[The problem]
According to the shapefile subset tutorial below, where were the parcels downloaded from?

[Document section]
Extract a Shapefile Subset#
Introduction#
Many GIS processes involve extracting a subset from a database. A common pattern is to have data identifiers (like Parcel IDs) sent in a spreadsheet which needs to be queried and extracted from a master file. This tutorial shows how you can automate such a process using Pandas and GeoPandas.
Overview of the task#
This tutorial shows you how to use extract a subset from a shapefile using data contained in an Excel spreadsheet.
We will be working with a parcels data layer for the city of San Francisco, California. Given a list of parcel ids in a spreadsheet, we will extract those parcels and save it to another data layer.
Input Layers:
sf_parcels.zip
: A shapefile of parcels San Franciscoparcels_to_export.xlsx
: A spreadsheet containing list of parcels to export.
Output:
subset.zip
: A zipped shapefile containing a subset of parcels based on the spreadsheet.
Data Credit:
Parcels downloaded from DataSF Open Data Portal
Setup and Data Download#
The following blocks of code will install the required packages and download the datasets to your Colab environment.

[Information provided]
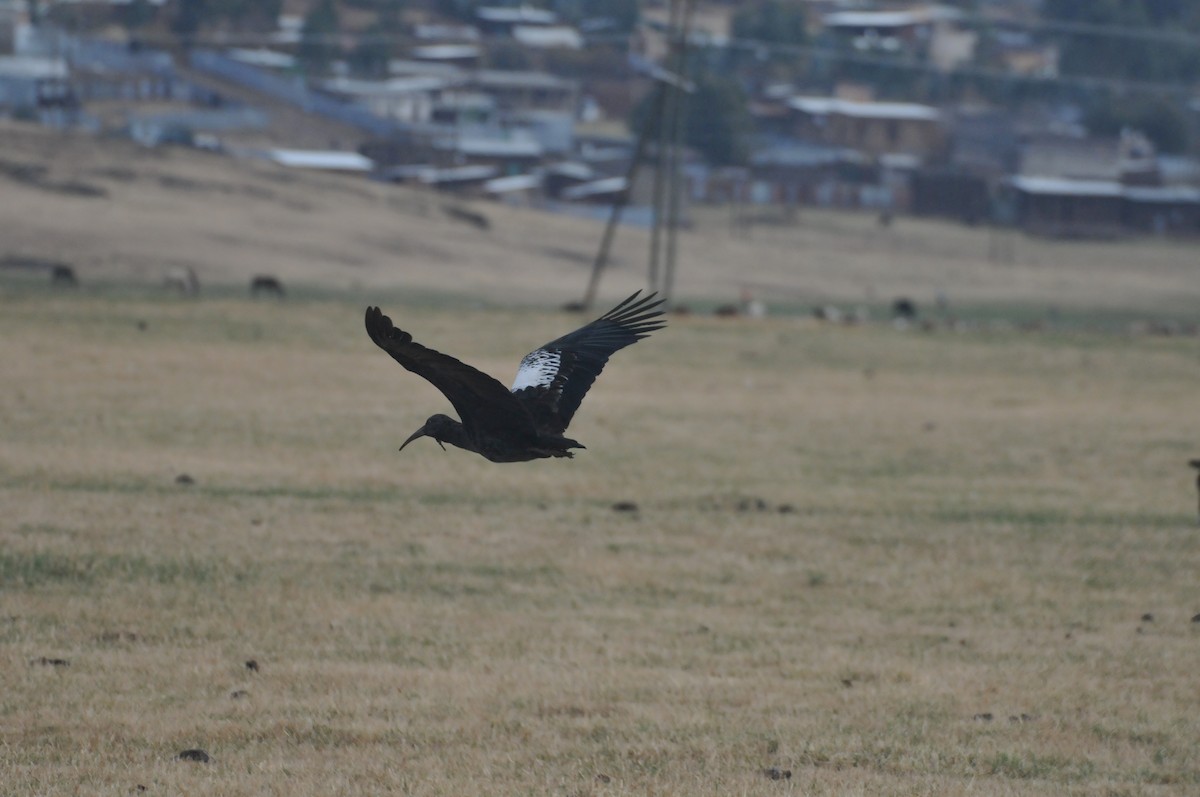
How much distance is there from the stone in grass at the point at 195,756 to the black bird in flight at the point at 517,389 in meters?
1.86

[Task result]
The DataSF Open Data Portal.